Seneca Park, Rochester, NY
Threat

The immediate threat to the historic park landscape is the current plan to triple the size of the zoo to accommodate additional animal displays, concessions and visitor parking. The zoo expansion, as proposed, bursts out of the soft, landscaped buffer, spanning the park to the edge of the river gorge. It replaces the winding park drive and forested hillside with a 650-car parking lot, requiring massive clearing. In the process it also regrades the soft rolling terrain into an expansive sea of concrete and asphalt. The new design dominates the Olmsted designed landscape, including the views to and around the sylvan Trout Lake.

The zoo expansion is estimated to cost $65 million dollars, with fundraising and construction phased over twenty years. The parking lot is scheduled for the first phase of construction. The plan has been accepted and is being promoted by the project sponsors, the Zoo Society and the Monroe County Department of Parks.

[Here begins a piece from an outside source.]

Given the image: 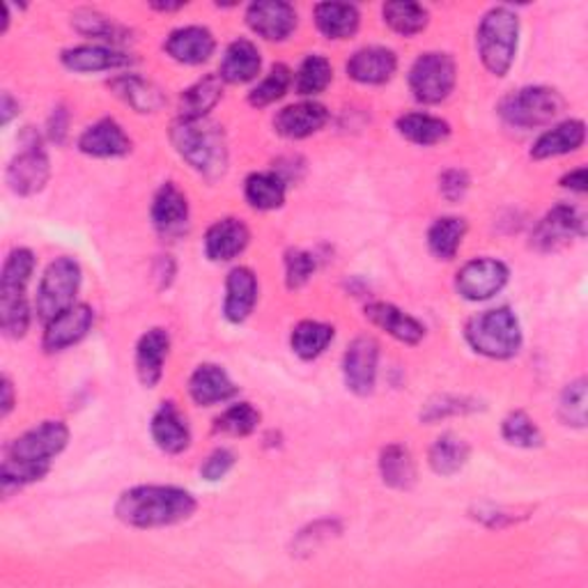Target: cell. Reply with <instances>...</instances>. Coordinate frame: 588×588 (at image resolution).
<instances>
[{"label": "cell", "instance_id": "obj_55", "mask_svg": "<svg viewBox=\"0 0 588 588\" xmlns=\"http://www.w3.org/2000/svg\"><path fill=\"white\" fill-rule=\"evenodd\" d=\"M310 529H313V533H315V536H313V540H327V538H329V536H320V533H322V531H320V529H322V522L313 525ZM336 529H338V525H336V522H329V525L325 527V531H336Z\"/></svg>", "mask_w": 588, "mask_h": 588}, {"label": "cell", "instance_id": "obj_9", "mask_svg": "<svg viewBox=\"0 0 588 588\" xmlns=\"http://www.w3.org/2000/svg\"><path fill=\"white\" fill-rule=\"evenodd\" d=\"M5 177L8 187L16 196H33L47 187L51 177V164L33 131H28V141H24V150L14 156L12 164L8 166Z\"/></svg>", "mask_w": 588, "mask_h": 588}, {"label": "cell", "instance_id": "obj_39", "mask_svg": "<svg viewBox=\"0 0 588 588\" xmlns=\"http://www.w3.org/2000/svg\"><path fill=\"white\" fill-rule=\"evenodd\" d=\"M384 24H387L393 33L412 37L425 31L430 14L419 3H387L381 8Z\"/></svg>", "mask_w": 588, "mask_h": 588}, {"label": "cell", "instance_id": "obj_30", "mask_svg": "<svg viewBox=\"0 0 588 588\" xmlns=\"http://www.w3.org/2000/svg\"><path fill=\"white\" fill-rule=\"evenodd\" d=\"M223 95V81L216 74H208L205 79L196 81L187 87L179 99V116L183 120H202L208 113L221 102Z\"/></svg>", "mask_w": 588, "mask_h": 588}, {"label": "cell", "instance_id": "obj_20", "mask_svg": "<svg viewBox=\"0 0 588 588\" xmlns=\"http://www.w3.org/2000/svg\"><path fill=\"white\" fill-rule=\"evenodd\" d=\"M150 433H152L154 444L168 456L185 454L191 444V430L183 412L175 407V402H164L160 410L154 412L152 423H150Z\"/></svg>", "mask_w": 588, "mask_h": 588}, {"label": "cell", "instance_id": "obj_16", "mask_svg": "<svg viewBox=\"0 0 588 588\" xmlns=\"http://www.w3.org/2000/svg\"><path fill=\"white\" fill-rule=\"evenodd\" d=\"M79 150L97 160H116L131 152V139L116 120L104 118L79 136Z\"/></svg>", "mask_w": 588, "mask_h": 588}, {"label": "cell", "instance_id": "obj_18", "mask_svg": "<svg viewBox=\"0 0 588 588\" xmlns=\"http://www.w3.org/2000/svg\"><path fill=\"white\" fill-rule=\"evenodd\" d=\"M327 122H329L327 106L318 102H299L285 106L283 110L277 113L274 129L281 136H285V139L302 141L313 133H318Z\"/></svg>", "mask_w": 588, "mask_h": 588}, {"label": "cell", "instance_id": "obj_47", "mask_svg": "<svg viewBox=\"0 0 588 588\" xmlns=\"http://www.w3.org/2000/svg\"><path fill=\"white\" fill-rule=\"evenodd\" d=\"M479 404L477 400L471 398H458V396H439V398H433L421 412V421L423 423H437L442 419H448V416H458V414H469V412H477Z\"/></svg>", "mask_w": 588, "mask_h": 588}, {"label": "cell", "instance_id": "obj_37", "mask_svg": "<svg viewBox=\"0 0 588 588\" xmlns=\"http://www.w3.org/2000/svg\"><path fill=\"white\" fill-rule=\"evenodd\" d=\"M333 333H336L333 327H329L325 322L304 320V322H299L297 327L292 329V336H290L292 352L297 354L299 358H304V361L318 358L331 345Z\"/></svg>", "mask_w": 588, "mask_h": 588}, {"label": "cell", "instance_id": "obj_26", "mask_svg": "<svg viewBox=\"0 0 588 588\" xmlns=\"http://www.w3.org/2000/svg\"><path fill=\"white\" fill-rule=\"evenodd\" d=\"M189 393L196 404L212 407L237 396L235 381L216 364H202L189 379Z\"/></svg>", "mask_w": 588, "mask_h": 588}, {"label": "cell", "instance_id": "obj_35", "mask_svg": "<svg viewBox=\"0 0 588 588\" xmlns=\"http://www.w3.org/2000/svg\"><path fill=\"white\" fill-rule=\"evenodd\" d=\"M471 448L464 439L456 435H442L427 450V462L439 477H456V473L467 464Z\"/></svg>", "mask_w": 588, "mask_h": 588}, {"label": "cell", "instance_id": "obj_54", "mask_svg": "<svg viewBox=\"0 0 588 588\" xmlns=\"http://www.w3.org/2000/svg\"><path fill=\"white\" fill-rule=\"evenodd\" d=\"M0 391H3V402H0V404H3V412H0V414H3V419H5L12 412V407H14V391H12V381H10L8 375L3 377V387H0Z\"/></svg>", "mask_w": 588, "mask_h": 588}, {"label": "cell", "instance_id": "obj_48", "mask_svg": "<svg viewBox=\"0 0 588 588\" xmlns=\"http://www.w3.org/2000/svg\"><path fill=\"white\" fill-rule=\"evenodd\" d=\"M315 274V258L302 248H292L285 256V283L290 290L304 287Z\"/></svg>", "mask_w": 588, "mask_h": 588}, {"label": "cell", "instance_id": "obj_50", "mask_svg": "<svg viewBox=\"0 0 588 588\" xmlns=\"http://www.w3.org/2000/svg\"><path fill=\"white\" fill-rule=\"evenodd\" d=\"M439 191L448 202H458L469 191V175L460 168H450L439 177Z\"/></svg>", "mask_w": 588, "mask_h": 588}, {"label": "cell", "instance_id": "obj_17", "mask_svg": "<svg viewBox=\"0 0 588 588\" xmlns=\"http://www.w3.org/2000/svg\"><path fill=\"white\" fill-rule=\"evenodd\" d=\"M170 350V336L166 329H150L136 345V375L145 389H154L164 377V364Z\"/></svg>", "mask_w": 588, "mask_h": 588}, {"label": "cell", "instance_id": "obj_46", "mask_svg": "<svg viewBox=\"0 0 588 588\" xmlns=\"http://www.w3.org/2000/svg\"><path fill=\"white\" fill-rule=\"evenodd\" d=\"M558 416L563 425L584 427L586 425V379H575L561 393Z\"/></svg>", "mask_w": 588, "mask_h": 588}, {"label": "cell", "instance_id": "obj_34", "mask_svg": "<svg viewBox=\"0 0 588 588\" xmlns=\"http://www.w3.org/2000/svg\"><path fill=\"white\" fill-rule=\"evenodd\" d=\"M285 179L274 170V173H254L246 179L244 196L246 202L258 212H271L279 210L285 202Z\"/></svg>", "mask_w": 588, "mask_h": 588}, {"label": "cell", "instance_id": "obj_27", "mask_svg": "<svg viewBox=\"0 0 588 588\" xmlns=\"http://www.w3.org/2000/svg\"><path fill=\"white\" fill-rule=\"evenodd\" d=\"M584 141H586V125L581 120H565L540 136L531 148V156L536 162L554 160V156H563L579 150Z\"/></svg>", "mask_w": 588, "mask_h": 588}, {"label": "cell", "instance_id": "obj_52", "mask_svg": "<svg viewBox=\"0 0 588 588\" xmlns=\"http://www.w3.org/2000/svg\"><path fill=\"white\" fill-rule=\"evenodd\" d=\"M563 189H571L575 193H584L586 191V168H575L568 175L561 179Z\"/></svg>", "mask_w": 588, "mask_h": 588}, {"label": "cell", "instance_id": "obj_3", "mask_svg": "<svg viewBox=\"0 0 588 588\" xmlns=\"http://www.w3.org/2000/svg\"><path fill=\"white\" fill-rule=\"evenodd\" d=\"M170 141L179 156L210 183L228 170V143H225L223 127L202 118L183 120L179 118L170 129Z\"/></svg>", "mask_w": 588, "mask_h": 588}, {"label": "cell", "instance_id": "obj_1", "mask_svg": "<svg viewBox=\"0 0 588 588\" xmlns=\"http://www.w3.org/2000/svg\"><path fill=\"white\" fill-rule=\"evenodd\" d=\"M70 442V427L62 421H44L8 444L3 464H0V485L3 494L42 481L51 471L54 460Z\"/></svg>", "mask_w": 588, "mask_h": 588}, {"label": "cell", "instance_id": "obj_49", "mask_svg": "<svg viewBox=\"0 0 588 588\" xmlns=\"http://www.w3.org/2000/svg\"><path fill=\"white\" fill-rule=\"evenodd\" d=\"M233 467H235L233 450H228V448H216L214 454L205 462H202L200 477L205 479V481H210V483H214V481H221L225 477V473H228Z\"/></svg>", "mask_w": 588, "mask_h": 588}, {"label": "cell", "instance_id": "obj_38", "mask_svg": "<svg viewBox=\"0 0 588 588\" xmlns=\"http://www.w3.org/2000/svg\"><path fill=\"white\" fill-rule=\"evenodd\" d=\"M35 274V256L28 248H14L0 271V294H26Z\"/></svg>", "mask_w": 588, "mask_h": 588}, {"label": "cell", "instance_id": "obj_11", "mask_svg": "<svg viewBox=\"0 0 588 588\" xmlns=\"http://www.w3.org/2000/svg\"><path fill=\"white\" fill-rule=\"evenodd\" d=\"M586 221L584 214L575 205H561L552 208L542 221L536 225L531 235V246L542 254L556 251V248L568 246L575 237H584Z\"/></svg>", "mask_w": 588, "mask_h": 588}, {"label": "cell", "instance_id": "obj_51", "mask_svg": "<svg viewBox=\"0 0 588 588\" xmlns=\"http://www.w3.org/2000/svg\"><path fill=\"white\" fill-rule=\"evenodd\" d=\"M67 127H70V113H67L64 108H56L51 120H49V133H51V139L56 143H62L64 141Z\"/></svg>", "mask_w": 588, "mask_h": 588}, {"label": "cell", "instance_id": "obj_53", "mask_svg": "<svg viewBox=\"0 0 588 588\" xmlns=\"http://www.w3.org/2000/svg\"><path fill=\"white\" fill-rule=\"evenodd\" d=\"M16 113H19V102H14L10 93H3V99H0V120H3L5 127L12 122Z\"/></svg>", "mask_w": 588, "mask_h": 588}, {"label": "cell", "instance_id": "obj_45", "mask_svg": "<svg viewBox=\"0 0 588 588\" xmlns=\"http://www.w3.org/2000/svg\"><path fill=\"white\" fill-rule=\"evenodd\" d=\"M502 435L510 446H517V448H538V446H542V435H540L538 425L522 410L510 412L504 419Z\"/></svg>", "mask_w": 588, "mask_h": 588}, {"label": "cell", "instance_id": "obj_23", "mask_svg": "<svg viewBox=\"0 0 588 588\" xmlns=\"http://www.w3.org/2000/svg\"><path fill=\"white\" fill-rule=\"evenodd\" d=\"M398 70V58L391 49L366 47L358 49L348 60V77L364 85H381L393 79Z\"/></svg>", "mask_w": 588, "mask_h": 588}, {"label": "cell", "instance_id": "obj_14", "mask_svg": "<svg viewBox=\"0 0 588 588\" xmlns=\"http://www.w3.org/2000/svg\"><path fill=\"white\" fill-rule=\"evenodd\" d=\"M95 325V313L87 304H74L54 318L44 331V350L47 352H62L81 343Z\"/></svg>", "mask_w": 588, "mask_h": 588}, {"label": "cell", "instance_id": "obj_44", "mask_svg": "<svg viewBox=\"0 0 588 588\" xmlns=\"http://www.w3.org/2000/svg\"><path fill=\"white\" fill-rule=\"evenodd\" d=\"M292 83V72L287 64H274L269 70V74L248 93V104L256 108H264L269 104L279 102Z\"/></svg>", "mask_w": 588, "mask_h": 588}, {"label": "cell", "instance_id": "obj_24", "mask_svg": "<svg viewBox=\"0 0 588 588\" xmlns=\"http://www.w3.org/2000/svg\"><path fill=\"white\" fill-rule=\"evenodd\" d=\"M366 318L379 327L381 331H387L389 336H393L396 341L404 343V345H419L425 336V327L412 318L410 313L400 310L393 304H384V302H375L371 306H366Z\"/></svg>", "mask_w": 588, "mask_h": 588}, {"label": "cell", "instance_id": "obj_2", "mask_svg": "<svg viewBox=\"0 0 588 588\" xmlns=\"http://www.w3.org/2000/svg\"><path fill=\"white\" fill-rule=\"evenodd\" d=\"M198 504L193 494L175 485H139L120 494L116 515L131 529H162L185 522Z\"/></svg>", "mask_w": 588, "mask_h": 588}, {"label": "cell", "instance_id": "obj_21", "mask_svg": "<svg viewBox=\"0 0 588 588\" xmlns=\"http://www.w3.org/2000/svg\"><path fill=\"white\" fill-rule=\"evenodd\" d=\"M67 70L79 74H95V72H110L120 70V67L131 64V56L118 51L116 47H102V44H85V47L67 49L60 56Z\"/></svg>", "mask_w": 588, "mask_h": 588}, {"label": "cell", "instance_id": "obj_36", "mask_svg": "<svg viewBox=\"0 0 588 588\" xmlns=\"http://www.w3.org/2000/svg\"><path fill=\"white\" fill-rule=\"evenodd\" d=\"M464 235H467L464 219H458V216L437 219L427 231L430 254L439 260H454L460 251Z\"/></svg>", "mask_w": 588, "mask_h": 588}, {"label": "cell", "instance_id": "obj_31", "mask_svg": "<svg viewBox=\"0 0 588 588\" xmlns=\"http://www.w3.org/2000/svg\"><path fill=\"white\" fill-rule=\"evenodd\" d=\"M315 24L329 39H350L358 31L361 14L350 3H320L315 5Z\"/></svg>", "mask_w": 588, "mask_h": 588}, {"label": "cell", "instance_id": "obj_29", "mask_svg": "<svg viewBox=\"0 0 588 588\" xmlns=\"http://www.w3.org/2000/svg\"><path fill=\"white\" fill-rule=\"evenodd\" d=\"M110 90L136 113H156L164 108L166 97L154 83L141 79L139 74H125L110 81Z\"/></svg>", "mask_w": 588, "mask_h": 588}, {"label": "cell", "instance_id": "obj_13", "mask_svg": "<svg viewBox=\"0 0 588 588\" xmlns=\"http://www.w3.org/2000/svg\"><path fill=\"white\" fill-rule=\"evenodd\" d=\"M246 24L267 42H283L297 28V10L283 0H260L248 5Z\"/></svg>", "mask_w": 588, "mask_h": 588}, {"label": "cell", "instance_id": "obj_19", "mask_svg": "<svg viewBox=\"0 0 588 588\" xmlns=\"http://www.w3.org/2000/svg\"><path fill=\"white\" fill-rule=\"evenodd\" d=\"M258 302V279L248 267H235L225 279L223 315L233 325H242L254 313Z\"/></svg>", "mask_w": 588, "mask_h": 588}, {"label": "cell", "instance_id": "obj_42", "mask_svg": "<svg viewBox=\"0 0 588 588\" xmlns=\"http://www.w3.org/2000/svg\"><path fill=\"white\" fill-rule=\"evenodd\" d=\"M31 327L26 294H0V329L8 338H24Z\"/></svg>", "mask_w": 588, "mask_h": 588}, {"label": "cell", "instance_id": "obj_41", "mask_svg": "<svg viewBox=\"0 0 588 588\" xmlns=\"http://www.w3.org/2000/svg\"><path fill=\"white\" fill-rule=\"evenodd\" d=\"M331 77H333L331 62L320 54H310L304 58V62L299 67L297 79H294V87H297V93L302 97L320 95L331 83Z\"/></svg>", "mask_w": 588, "mask_h": 588}, {"label": "cell", "instance_id": "obj_43", "mask_svg": "<svg viewBox=\"0 0 588 588\" xmlns=\"http://www.w3.org/2000/svg\"><path fill=\"white\" fill-rule=\"evenodd\" d=\"M260 423V412L251 402H237L228 407L216 421L214 430L223 435H233V437H246L256 433V427Z\"/></svg>", "mask_w": 588, "mask_h": 588}, {"label": "cell", "instance_id": "obj_40", "mask_svg": "<svg viewBox=\"0 0 588 588\" xmlns=\"http://www.w3.org/2000/svg\"><path fill=\"white\" fill-rule=\"evenodd\" d=\"M72 26L90 37V39H99V42H108V47L113 44V47H116V44L125 42L129 37V33L118 24V21H113L99 12H93V10H83V12H77L72 16Z\"/></svg>", "mask_w": 588, "mask_h": 588}, {"label": "cell", "instance_id": "obj_7", "mask_svg": "<svg viewBox=\"0 0 588 588\" xmlns=\"http://www.w3.org/2000/svg\"><path fill=\"white\" fill-rule=\"evenodd\" d=\"M81 287V267L74 258H58L54 260L37 287V299H35V310L37 318L49 325L54 318H58L60 313L67 308H72L77 304V294Z\"/></svg>", "mask_w": 588, "mask_h": 588}, {"label": "cell", "instance_id": "obj_15", "mask_svg": "<svg viewBox=\"0 0 588 588\" xmlns=\"http://www.w3.org/2000/svg\"><path fill=\"white\" fill-rule=\"evenodd\" d=\"M152 223L164 237H179L189 228L187 196L173 183L162 185L152 200Z\"/></svg>", "mask_w": 588, "mask_h": 588}, {"label": "cell", "instance_id": "obj_33", "mask_svg": "<svg viewBox=\"0 0 588 588\" xmlns=\"http://www.w3.org/2000/svg\"><path fill=\"white\" fill-rule=\"evenodd\" d=\"M379 473L384 485L393 490H410L416 483V464L402 444H389L379 454Z\"/></svg>", "mask_w": 588, "mask_h": 588}, {"label": "cell", "instance_id": "obj_10", "mask_svg": "<svg viewBox=\"0 0 588 588\" xmlns=\"http://www.w3.org/2000/svg\"><path fill=\"white\" fill-rule=\"evenodd\" d=\"M508 277L510 271L502 260L477 258L458 271L456 290L467 302H485L506 287Z\"/></svg>", "mask_w": 588, "mask_h": 588}, {"label": "cell", "instance_id": "obj_4", "mask_svg": "<svg viewBox=\"0 0 588 588\" xmlns=\"http://www.w3.org/2000/svg\"><path fill=\"white\" fill-rule=\"evenodd\" d=\"M464 338L473 352L499 361L513 358L522 348V329L508 306L473 315L464 327Z\"/></svg>", "mask_w": 588, "mask_h": 588}, {"label": "cell", "instance_id": "obj_6", "mask_svg": "<svg viewBox=\"0 0 588 588\" xmlns=\"http://www.w3.org/2000/svg\"><path fill=\"white\" fill-rule=\"evenodd\" d=\"M565 102L554 87L529 85L506 95L499 104V116L506 125L517 129L545 127L561 116Z\"/></svg>", "mask_w": 588, "mask_h": 588}, {"label": "cell", "instance_id": "obj_5", "mask_svg": "<svg viewBox=\"0 0 588 588\" xmlns=\"http://www.w3.org/2000/svg\"><path fill=\"white\" fill-rule=\"evenodd\" d=\"M519 19L508 8H492L479 26V54L485 70L494 77H506L517 56Z\"/></svg>", "mask_w": 588, "mask_h": 588}, {"label": "cell", "instance_id": "obj_25", "mask_svg": "<svg viewBox=\"0 0 588 588\" xmlns=\"http://www.w3.org/2000/svg\"><path fill=\"white\" fill-rule=\"evenodd\" d=\"M251 233L239 219H221L205 235V254L212 262H231L248 246Z\"/></svg>", "mask_w": 588, "mask_h": 588}, {"label": "cell", "instance_id": "obj_28", "mask_svg": "<svg viewBox=\"0 0 588 588\" xmlns=\"http://www.w3.org/2000/svg\"><path fill=\"white\" fill-rule=\"evenodd\" d=\"M260 67H262V58L256 44L248 39H235L223 54L219 77L225 83L242 85V83L258 79Z\"/></svg>", "mask_w": 588, "mask_h": 588}, {"label": "cell", "instance_id": "obj_32", "mask_svg": "<svg viewBox=\"0 0 588 588\" xmlns=\"http://www.w3.org/2000/svg\"><path fill=\"white\" fill-rule=\"evenodd\" d=\"M396 127L402 139L423 148L439 145L450 136V125L442 118L427 116V113H407V116L398 118Z\"/></svg>", "mask_w": 588, "mask_h": 588}, {"label": "cell", "instance_id": "obj_8", "mask_svg": "<svg viewBox=\"0 0 588 588\" xmlns=\"http://www.w3.org/2000/svg\"><path fill=\"white\" fill-rule=\"evenodd\" d=\"M458 81L456 60L442 51H430L416 58L410 70V90L421 104H439L454 93Z\"/></svg>", "mask_w": 588, "mask_h": 588}, {"label": "cell", "instance_id": "obj_22", "mask_svg": "<svg viewBox=\"0 0 588 588\" xmlns=\"http://www.w3.org/2000/svg\"><path fill=\"white\" fill-rule=\"evenodd\" d=\"M166 54L183 64H202L208 62L216 49L214 35L202 26H185L168 35L164 44Z\"/></svg>", "mask_w": 588, "mask_h": 588}, {"label": "cell", "instance_id": "obj_12", "mask_svg": "<svg viewBox=\"0 0 588 588\" xmlns=\"http://www.w3.org/2000/svg\"><path fill=\"white\" fill-rule=\"evenodd\" d=\"M377 364H379V345L371 336H358L348 345L343 356V377L345 387L354 396H371L377 381Z\"/></svg>", "mask_w": 588, "mask_h": 588}]
</instances>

Although the community supports the idea of improving the zoo, (if not the expansion, as proposed) there has been consistent and vigorous public opposition to the destruction of parkland. Citizens have sent a steady stream of letters to the editor.

How to Help

A coalition of eight groups, including preservationists, neighborhood groups, environmentalists and community park advocates, named the Seneca Park Alliance, has rallied to the defense of the park. Members speak in public forums, write editorials and letters to the editor, contact public officials, display and distribute lawn signs, lead tours of the park, and mount exhibitions of historic plans and photographs, advocating preservation. The Seneca Park Alliance proposes, as an alternative to the new parking lot, a tram system to transport people to and from existing parking lots.